## Selected extract
Bantu language spoken in southeast Africa

Yao is a Bantu language of Malawi and Mozambique. In Malawi, the main dialect is Mangochi, mostly spoken around in Mangochi District. In Mozambique, the main dialects are Makale and Massaninga.

In Malawi, most Yao speakers live in the Southern Region near the southeast tip of Lake Malawi and bordering Mozambique to the east. In Mozambique, most speakers live in Niassa Province from the eastern shore of Lake Malawi (Lago Niassa) to the Lugenda River up to where it meets the Rovuma River. In Tanzania, most speakers live in the south Ruvuma, east of Lake Malawi along the Mozambican border.

== Phonology ==
The phonology of Yao is shown below.

=== Consonants ===

|  |  | Labial | Alveolar | Palatal | Velar |
| Plosive/ Affricate | voiceless | p | t | t͡ʃ | k |
| voiced | b | d | d͡ʒ | ɡ |
| Fricative |  |  | s |  |  |
| Nasal |  | m | n | ɲ | ŋ |
| Approximant |  | ʋ | l | j | w |

=== Vowels ===

|  | Front | Central | Back |
|---|---|---|---|
| Close | i iː |  | u uː |
| Mid | e eː |  | o oː |
| Open |  | a aː |  |

===Tones===
Like most Bantu languages, tone plays a role in Yao phonology and morphology. See Mtenje (1990) for discussion of Malawian Yao tone. See Ngunga (1997) for detailed presentation of the segmental phonology of Mozambican Yao.

== Orthography ==

As in English, unvoiced plosives are aspirated and voiced plosives are not. There are conventionally only five 'pure' vowels, viz. a, e, i, o, u, though there is some variation in vowel length. Yao is minimally tonal language, as is common in Bantu languages.

In each of the main three countries where Yao is spoken, the orthography differs widely, and there is a low literacy rate. In Tanzania, the orthography is based on that of Swahili, whereas in Malawi it is based on that of Chewa. The Malawian form uses the following characters:

Letter:: A; B; Ch; D; E; G; I; J/Dy; K; L; Ly; M; N; Ng'; Ny; O; P; S; T; U; W; Ŵ; Y
Value:: a; b; tʃ; d; e~ɛ; ɡ; i; dʒ; k; l; ʎ; m; n; ŋ; ɲ; ɔ~o; p; ʂ; tʰ; u; w; ʋ; j

Macrons can be used to prevent ambiguity that would otherwise arise due to the lack of representation of vowel length.

## Supplied records

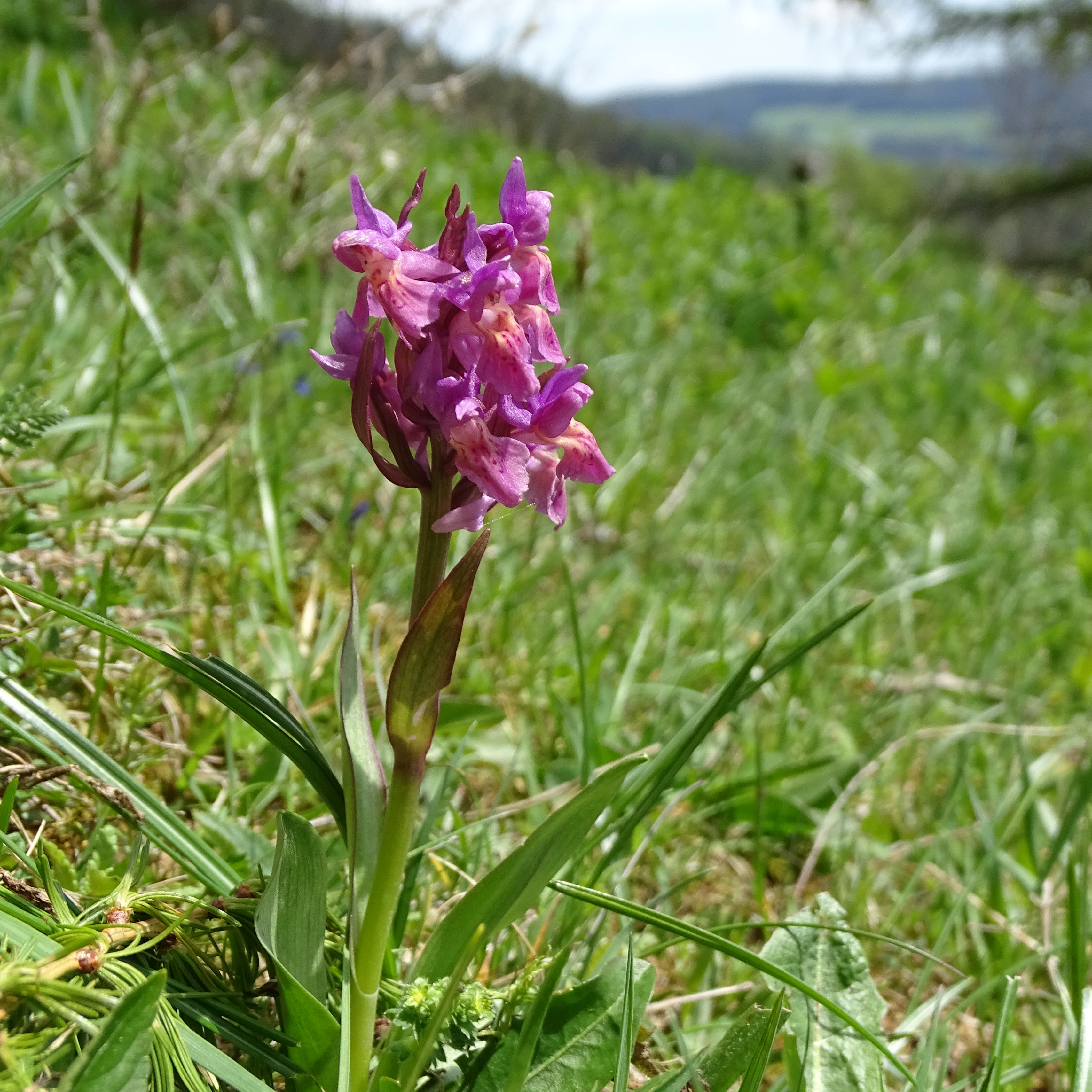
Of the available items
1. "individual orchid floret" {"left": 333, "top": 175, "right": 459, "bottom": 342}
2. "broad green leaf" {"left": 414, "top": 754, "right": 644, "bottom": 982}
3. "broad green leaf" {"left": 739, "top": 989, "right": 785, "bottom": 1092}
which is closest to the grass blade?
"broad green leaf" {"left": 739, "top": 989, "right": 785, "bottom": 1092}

---

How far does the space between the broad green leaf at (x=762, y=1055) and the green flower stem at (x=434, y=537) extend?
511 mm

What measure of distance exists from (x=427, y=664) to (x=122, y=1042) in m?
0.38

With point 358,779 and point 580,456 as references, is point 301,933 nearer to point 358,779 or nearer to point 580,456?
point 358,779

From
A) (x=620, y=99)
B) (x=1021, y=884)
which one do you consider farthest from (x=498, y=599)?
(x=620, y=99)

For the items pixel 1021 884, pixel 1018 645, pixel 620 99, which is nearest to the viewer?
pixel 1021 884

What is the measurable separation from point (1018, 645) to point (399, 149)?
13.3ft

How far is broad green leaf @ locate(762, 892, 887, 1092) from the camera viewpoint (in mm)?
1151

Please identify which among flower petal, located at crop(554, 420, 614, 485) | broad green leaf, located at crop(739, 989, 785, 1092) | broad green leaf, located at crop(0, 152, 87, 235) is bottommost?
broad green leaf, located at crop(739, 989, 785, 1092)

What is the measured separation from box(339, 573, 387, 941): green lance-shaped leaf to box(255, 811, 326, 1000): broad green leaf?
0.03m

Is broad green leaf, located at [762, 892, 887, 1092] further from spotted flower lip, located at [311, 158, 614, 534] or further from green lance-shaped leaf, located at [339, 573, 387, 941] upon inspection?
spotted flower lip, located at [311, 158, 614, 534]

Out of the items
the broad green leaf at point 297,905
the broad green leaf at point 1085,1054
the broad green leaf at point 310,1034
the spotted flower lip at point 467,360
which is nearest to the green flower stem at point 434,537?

--

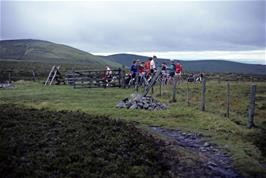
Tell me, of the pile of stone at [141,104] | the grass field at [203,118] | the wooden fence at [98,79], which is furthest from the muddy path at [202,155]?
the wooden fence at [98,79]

## Goals
(a) In the text on the Yao language, which language's orthography is the Malawian form of Yao writing based on?
(b) Why does the text on the Yao language say macrons can be used in writing Yao?

## Expected results
(a) Chewa.

(b) The spelling does not represent vowel length, which can cause ambiguity. Macrons can be used to prevent that ambiguity.